• THE REQUEST: Extract the complete listing and output it unchanged.

• DATA LISTING:
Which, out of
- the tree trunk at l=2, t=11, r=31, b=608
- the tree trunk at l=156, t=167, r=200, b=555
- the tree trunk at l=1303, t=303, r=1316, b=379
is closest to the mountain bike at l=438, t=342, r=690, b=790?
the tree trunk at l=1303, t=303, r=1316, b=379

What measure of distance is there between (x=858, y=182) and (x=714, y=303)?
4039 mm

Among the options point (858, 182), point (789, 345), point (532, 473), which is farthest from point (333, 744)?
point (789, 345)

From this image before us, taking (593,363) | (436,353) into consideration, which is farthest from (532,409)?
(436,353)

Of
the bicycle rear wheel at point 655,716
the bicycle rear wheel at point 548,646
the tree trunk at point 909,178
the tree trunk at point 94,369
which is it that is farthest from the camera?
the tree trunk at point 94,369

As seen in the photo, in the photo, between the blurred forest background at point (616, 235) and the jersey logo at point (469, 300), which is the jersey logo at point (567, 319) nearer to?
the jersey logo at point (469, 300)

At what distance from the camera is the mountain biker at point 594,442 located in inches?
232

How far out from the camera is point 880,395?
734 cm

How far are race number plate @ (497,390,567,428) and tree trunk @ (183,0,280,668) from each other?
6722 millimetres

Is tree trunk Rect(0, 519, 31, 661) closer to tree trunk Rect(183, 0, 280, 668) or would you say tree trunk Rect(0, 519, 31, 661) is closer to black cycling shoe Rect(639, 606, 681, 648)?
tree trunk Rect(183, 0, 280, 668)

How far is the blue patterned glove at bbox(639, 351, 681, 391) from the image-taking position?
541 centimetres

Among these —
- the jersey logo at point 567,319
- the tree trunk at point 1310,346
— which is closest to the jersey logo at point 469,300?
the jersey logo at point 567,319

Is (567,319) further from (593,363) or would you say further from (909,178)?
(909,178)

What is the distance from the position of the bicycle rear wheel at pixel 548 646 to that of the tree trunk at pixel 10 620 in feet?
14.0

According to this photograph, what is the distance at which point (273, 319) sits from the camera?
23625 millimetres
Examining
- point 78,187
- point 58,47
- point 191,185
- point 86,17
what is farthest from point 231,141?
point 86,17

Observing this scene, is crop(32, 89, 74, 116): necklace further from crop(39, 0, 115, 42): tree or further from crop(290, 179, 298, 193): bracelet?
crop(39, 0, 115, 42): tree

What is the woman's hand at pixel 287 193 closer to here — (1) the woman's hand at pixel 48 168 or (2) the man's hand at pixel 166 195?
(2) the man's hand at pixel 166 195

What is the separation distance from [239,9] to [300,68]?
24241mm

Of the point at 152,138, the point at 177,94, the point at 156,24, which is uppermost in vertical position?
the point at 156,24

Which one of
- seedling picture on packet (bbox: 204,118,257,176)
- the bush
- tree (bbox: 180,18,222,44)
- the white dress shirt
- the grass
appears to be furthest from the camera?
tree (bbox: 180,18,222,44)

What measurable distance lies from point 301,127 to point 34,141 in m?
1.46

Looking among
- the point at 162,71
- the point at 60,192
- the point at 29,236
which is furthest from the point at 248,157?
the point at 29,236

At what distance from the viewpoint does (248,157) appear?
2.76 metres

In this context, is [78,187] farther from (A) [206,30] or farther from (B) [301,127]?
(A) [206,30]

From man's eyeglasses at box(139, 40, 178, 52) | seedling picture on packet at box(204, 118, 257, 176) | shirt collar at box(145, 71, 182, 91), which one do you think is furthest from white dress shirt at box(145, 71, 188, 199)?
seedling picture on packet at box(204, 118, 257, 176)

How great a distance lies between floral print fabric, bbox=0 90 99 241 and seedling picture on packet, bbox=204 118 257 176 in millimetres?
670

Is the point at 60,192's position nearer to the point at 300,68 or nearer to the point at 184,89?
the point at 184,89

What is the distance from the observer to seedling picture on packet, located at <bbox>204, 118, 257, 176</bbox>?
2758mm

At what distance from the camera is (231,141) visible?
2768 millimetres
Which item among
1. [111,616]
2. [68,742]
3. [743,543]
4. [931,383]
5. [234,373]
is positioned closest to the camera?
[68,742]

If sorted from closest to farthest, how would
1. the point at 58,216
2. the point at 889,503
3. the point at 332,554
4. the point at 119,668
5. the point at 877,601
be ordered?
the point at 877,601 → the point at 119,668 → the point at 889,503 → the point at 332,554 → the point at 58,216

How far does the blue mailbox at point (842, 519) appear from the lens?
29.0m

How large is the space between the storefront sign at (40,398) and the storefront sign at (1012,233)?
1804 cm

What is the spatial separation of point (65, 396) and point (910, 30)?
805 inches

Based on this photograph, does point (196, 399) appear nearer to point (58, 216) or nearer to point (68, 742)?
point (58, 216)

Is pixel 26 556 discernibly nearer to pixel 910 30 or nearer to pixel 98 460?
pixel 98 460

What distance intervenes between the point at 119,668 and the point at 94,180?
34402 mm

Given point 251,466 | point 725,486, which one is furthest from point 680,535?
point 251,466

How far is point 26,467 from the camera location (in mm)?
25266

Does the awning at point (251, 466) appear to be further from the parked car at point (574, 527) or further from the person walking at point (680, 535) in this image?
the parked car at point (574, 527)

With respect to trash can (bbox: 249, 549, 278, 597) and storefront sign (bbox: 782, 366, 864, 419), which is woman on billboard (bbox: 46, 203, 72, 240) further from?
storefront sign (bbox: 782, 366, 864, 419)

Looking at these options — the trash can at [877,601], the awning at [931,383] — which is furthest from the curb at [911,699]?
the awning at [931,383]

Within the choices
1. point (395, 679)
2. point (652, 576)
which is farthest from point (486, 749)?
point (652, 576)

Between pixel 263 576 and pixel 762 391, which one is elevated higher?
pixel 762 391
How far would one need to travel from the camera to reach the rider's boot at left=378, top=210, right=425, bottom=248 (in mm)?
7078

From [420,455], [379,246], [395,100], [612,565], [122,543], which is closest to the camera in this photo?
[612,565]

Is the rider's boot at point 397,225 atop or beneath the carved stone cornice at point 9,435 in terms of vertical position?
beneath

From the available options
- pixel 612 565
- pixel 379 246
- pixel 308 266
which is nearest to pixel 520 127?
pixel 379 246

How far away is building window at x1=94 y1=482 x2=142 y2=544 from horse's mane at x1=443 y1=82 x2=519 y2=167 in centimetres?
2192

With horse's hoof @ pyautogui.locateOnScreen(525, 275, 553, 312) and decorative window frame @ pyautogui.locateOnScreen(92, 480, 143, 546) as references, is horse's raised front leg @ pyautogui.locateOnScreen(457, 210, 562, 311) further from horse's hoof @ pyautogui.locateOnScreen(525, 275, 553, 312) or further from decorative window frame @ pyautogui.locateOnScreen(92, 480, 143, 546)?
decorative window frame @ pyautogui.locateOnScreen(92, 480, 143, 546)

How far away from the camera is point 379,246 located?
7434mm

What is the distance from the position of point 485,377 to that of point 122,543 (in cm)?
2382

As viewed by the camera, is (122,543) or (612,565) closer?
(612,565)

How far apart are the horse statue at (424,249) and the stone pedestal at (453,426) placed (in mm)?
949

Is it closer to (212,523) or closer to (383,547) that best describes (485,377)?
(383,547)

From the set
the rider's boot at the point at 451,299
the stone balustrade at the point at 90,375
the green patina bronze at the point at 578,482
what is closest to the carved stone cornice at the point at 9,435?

• TASK RESPONSE:
Which, out of
- the tree trunk at l=2, t=11, r=31, b=608
- the tree trunk at l=156, t=167, r=200, b=555
- the tree trunk at l=1303, t=303, r=1316, b=379
is closest to the mountain bike at l=438, t=342, r=690, b=790?
the tree trunk at l=1303, t=303, r=1316, b=379

What measure of distance is there between (x=858, y=182) and (x=714, y=303)?
4039 mm

Among the options point (858, 182), point (789, 345), point (532, 473), which is farthest from point (333, 744)?
point (789, 345)

From this image before us, taking (593,363) | (436,353) into consideration, which is farthest from (532,409)?
(436,353)

Of
the bicycle rear wheel at point 655,716
the bicycle rear wheel at point 548,646
the tree trunk at point 909,178
the tree trunk at point 94,369
which is it that is farthest from the camera?
the tree trunk at point 94,369

As seen in the photo, in the photo, between the blurred forest background at point (616, 235) and the jersey logo at point (469, 300), which is the jersey logo at point (567, 319) nearer to?
the jersey logo at point (469, 300)

At what distance from the camera is the mountain biker at point 594,442 located in inches?
232

How far out from the camera is point 880,395?
734 cm

How far are race number plate @ (497,390,567,428) and tree trunk @ (183,0,280,668) from each other?
6722 millimetres

Is tree trunk Rect(0, 519, 31, 661) closer to tree trunk Rect(183, 0, 280, 668) or would you say tree trunk Rect(0, 519, 31, 661) is closer to black cycling shoe Rect(639, 606, 681, 648)?
tree trunk Rect(183, 0, 280, 668)

How far is the blue patterned glove at bbox(639, 351, 681, 391) from the image-taking position?
541 centimetres

Among these —
- the jersey logo at point 567,319
- the tree trunk at point 1310,346
— which is closest to the jersey logo at point 469,300?
the jersey logo at point 567,319

Is (567,319) further from (593,363) or would you say further from (909,178)?
(909,178)

What is the distance from the position of the bicycle rear wheel at pixel 548 646 to that of the tree trunk at pixel 10 620 in feet?
14.0

According to this photograph, what is the distance at which point (273, 319) sits from the camera?
23625 millimetres
Examining
- point 78,187
- point 58,47
- point 191,185
- point 86,17
what is farthest from point 231,141?
point 86,17

Observing this scene, is crop(32, 89, 74, 116): necklace further from crop(39, 0, 115, 42): tree or further from crop(290, 179, 298, 193): bracelet?
crop(39, 0, 115, 42): tree

What is the woman's hand at pixel 287 193 closer to here — (1) the woman's hand at pixel 48 168 or (2) the man's hand at pixel 166 195?
(2) the man's hand at pixel 166 195

What is the separation distance from [239,9] to [300,68]?
24241mm

Of the point at 152,138, the point at 177,94, the point at 156,24, which is uppermost in vertical position?
the point at 156,24

Which one of
- seedling picture on packet (bbox: 204,118,257,176)
- the bush
- tree (bbox: 180,18,222,44)
- the white dress shirt
- the grass
appears to be furthest from the camera?
tree (bbox: 180,18,222,44)

What measurable distance lies from point 301,127 to point 34,141 in m?
1.46

Looking among
- the point at 162,71
- the point at 60,192
- the point at 29,236
which is furthest from the point at 248,157?
the point at 29,236

At what distance from the viewpoint does (248,157) appear?
2.76 metres

In this context, is [78,187] farther from (A) [206,30] or farther from (B) [301,127]?
(A) [206,30]

From man's eyeglasses at box(139, 40, 178, 52) | seedling picture on packet at box(204, 118, 257, 176) | shirt collar at box(145, 71, 182, 91), which one do you think is furthest from white dress shirt at box(145, 71, 188, 199)?
seedling picture on packet at box(204, 118, 257, 176)

How great a distance lies between floral print fabric, bbox=0 90 99 241 and seedling picture on packet, bbox=204 118 257 176 in millimetres?
670

Is the point at 60,192's position nearer to the point at 300,68 or nearer to the point at 184,89?
the point at 184,89

What is the distance from the observer to seedling picture on packet, located at <bbox>204, 118, 257, 176</bbox>?
2758mm

At what distance from the camera is (231,141) visible?
2768 millimetres
Which item among
1. [111,616]
2. [68,742]
3. [743,543]
4. [931,383]
5. [234,373]
is positioned closest to the camera?
[68,742]

If sorted from closest to farthest, how would
1. the point at 58,216
2. the point at 889,503
3. the point at 332,554
4. the point at 119,668
5. the point at 877,601
be ordered?
the point at 877,601 → the point at 119,668 → the point at 889,503 → the point at 332,554 → the point at 58,216

How far does the blue mailbox at point (842, 519) appear from the lens?
29.0m

How large is the space between the storefront sign at (40,398) and the storefront sign at (1012,233)?
1804 cm

What is the spatial separation of point (65, 396) and point (910, 30)?
805 inches

Based on this photograph, does point (196, 399) appear nearer to point (58, 216) or nearer to point (68, 742)?
point (58, 216)

Is pixel 26 556 discernibly nearer to pixel 910 30 or nearer to pixel 98 460?
pixel 98 460

What distance intervenes between the point at 119,668 and the point at 94,180?
34402 mm

Given point 251,466 | point 725,486, which one is furthest from point 680,535?
point 251,466

How far is point 26,467 from the camera location (in mm)?
25266

Does the awning at point (251, 466) appear to be further from the parked car at point (574, 527) or further from the person walking at point (680, 535) in this image?
the parked car at point (574, 527)

With respect to trash can (bbox: 249, 549, 278, 597) and storefront sign (bbox: 782, 366, 864, 419), which is woman on billboard (bbox: 46, 203, 72, 240) further from?
storefront sign (bbox: 782, 366, 864, 419)

Looking at these options — the trash can at [877,601], the awning at [931,383] — which is furthest from the curb at [911,699]?
the awning at [931,383]

Within the choices
1. point (395, 679)
2. point (652, 576)
which is farthest from point (486, 749)?
point (652, 576)

Between pixel 263 576 and pixel 762 391, which one is elevated higher?
pixel 762 391
How far would one need to travel from the camera to reach the rider's boot at left=378, top=210, right=425, bottom=248 (in mm)?
7078

From [420,455], [379,246], [395,100], [612,565], [122,543], which is closest to the camera in this photo?
[612,565]

Is the rider's boot at point 397,225 atop or beneath the carved stone cornice at point 9,435 in terms of vertical position?
beneath

From the available options
- pixel 612 565
- pixel 379 246
- pixel 308 266
which is nearest to pixel 520 127?
pixel 379 246

How far away is building window at x1=94 y1=482 x2=142 y2=544 from horse's mane at x1=443 y1=82 x2=519 y2=167 in centimetres?
2192

With horse's hoof @ pyautogui.locateOnScreen(525, 275, 553, 312) and decorative window frame @ pyautogui.locateOnScreen(92, 480, 143, 546) as references, is horse's raised front leg @ pyautogui.locateOnScreen(457, 210, 562, 311) further from horse's hoof @ pyautogui.locateOnScreen(525, 275, 553, 312) or further from decorative window frame @ pyautogui.locateOnScreen(92, 480, 143, 546)?
decorative window frame @ pyautogui.locateOnScreen(92, 480, 143, 546)

How far away from the camera is point 379,246 located?
7434mm

What is the distance from the position of point 485,377 to that of point 122,543 (in cm)?
2382

As viewed by the camera, is (122,543) or (612,565) closer?
(612,565)

How far apart are the horse statue at (424,249) and the stone pedestal at (453,426) placed (in mm)?
949

Is it closer to (212,523) or closer to (383,547) that best describes (485,377)?
(383,547)

From the set
the rider's boot at the point at 451,299
the stone balustrade at the point at 90,375
the green patina bronze at the point at 578,482
what is closest to the carved stone cornice at the point at 9,435?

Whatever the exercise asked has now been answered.